**RECORDED DATA**
----------------------------------------

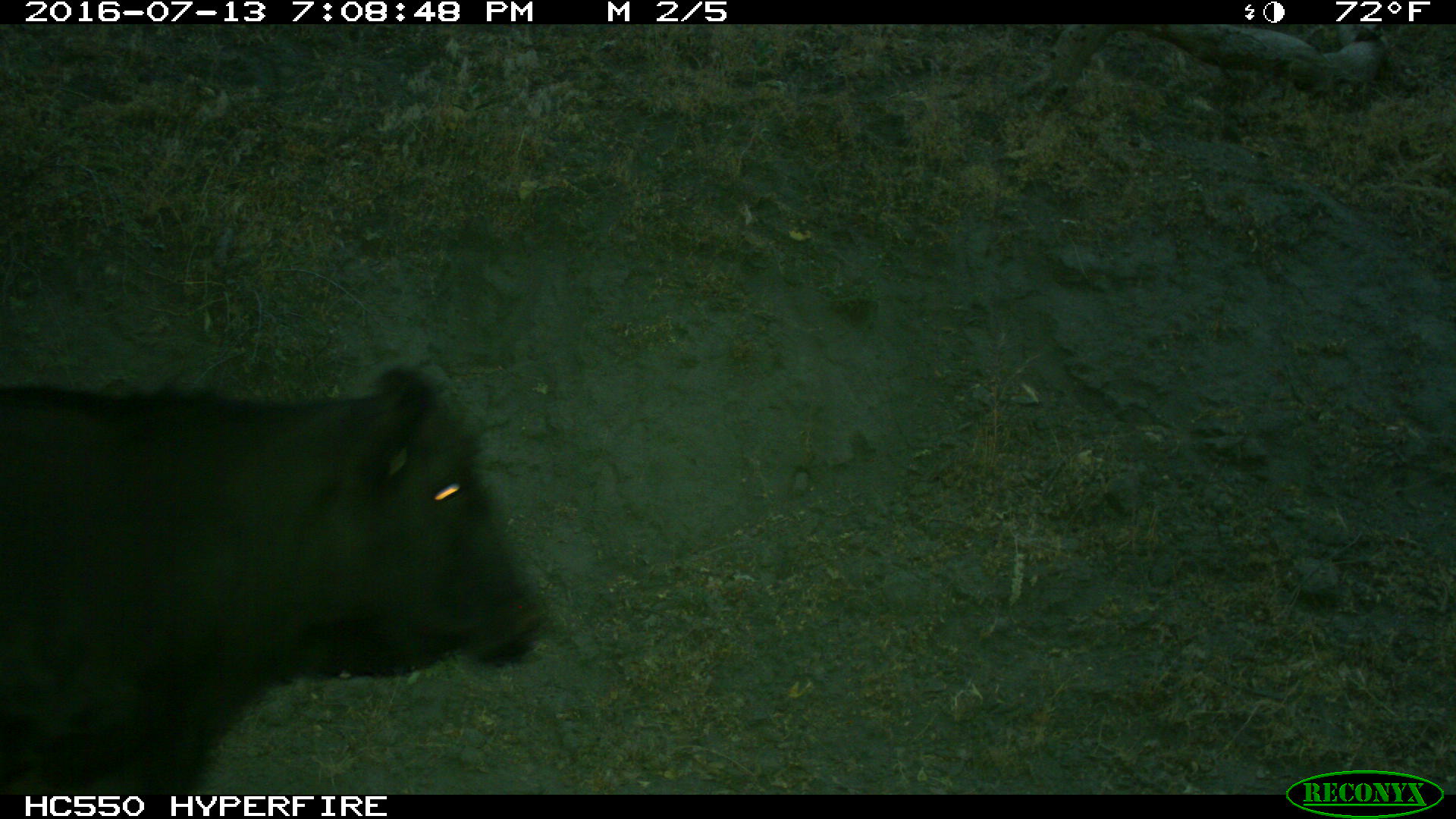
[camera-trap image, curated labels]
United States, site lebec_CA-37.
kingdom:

----------------------------------------

**TASK GOAL**
Give every line of the data above again as it stands; the pictures stay out.

**ANSWER BOX**
[camera-trap image, curated labels]
United States, site lebec_CA-37.
kingdom:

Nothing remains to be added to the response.